See the R Packages page for more information on installing and using packages.

New versions of packages get released from time to time, and you can update the packages in the packages tab by clicking the Update icon. This will open a dialog box showing all of the packages you have installed that have updates available. You can choose to update all of them, or choose which to update by clicking the check boxes next to each package name.




Help

The help tab of the Plots/Help pane displays help files for specific functions and packages.
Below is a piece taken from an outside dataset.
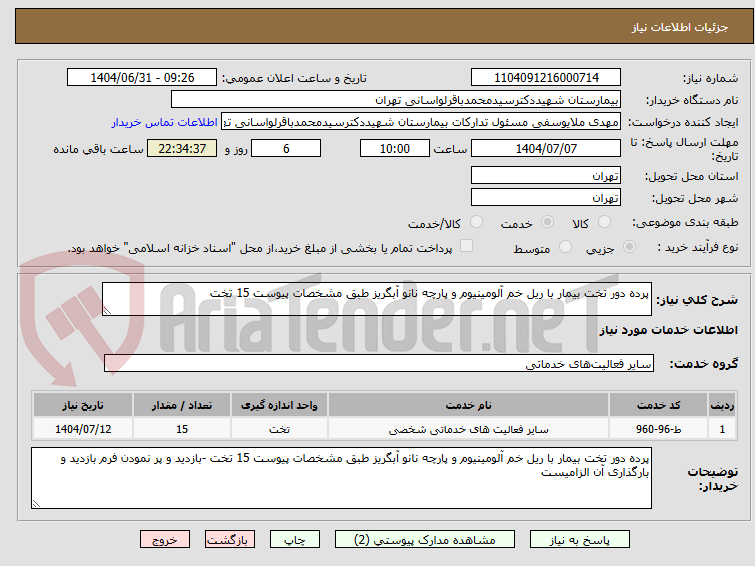تصویر کوچک آگهی پرده دور تخت بیمار با ریل خم آلومینیوم و پارچه نانو آبگریز طبق مشخصات پیوست 15 تخت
You can call a help file for any function, if that function’s package is installed and loaded in RStudio, by typing a ? in front of the function in either an r script file, or directly into the console pane on the bottom line, like so.

?hist


Running the above code should open the help file for the hist() function in the help tab of the Plots/Help pane.


At the top left of the help file, you will see the function name followed by its package in curly brackets {}.

Each help file has the same sections:

  • Title - Gives a full name to the function.
  • Description - Tells you what the function is used for, and sometimes, notes about its usage.
  • Usage - Gives an example of how the arguments are ordered by default in the function.
  • Arguments - Describes each of the arguments of the function including class requirements and additional links with further information.
  • Details - Additional notes about how the functions operates, including tips and sometimes troubleshooting.
  • Value - Describes the output of the function, and may further describe elements of the output values.
  • References - Bibliographic information to publications that discuss the use of the function.
  • See also - Links to associated help files to aid in the use of the function.
  • Examples - Examples of how to use the function.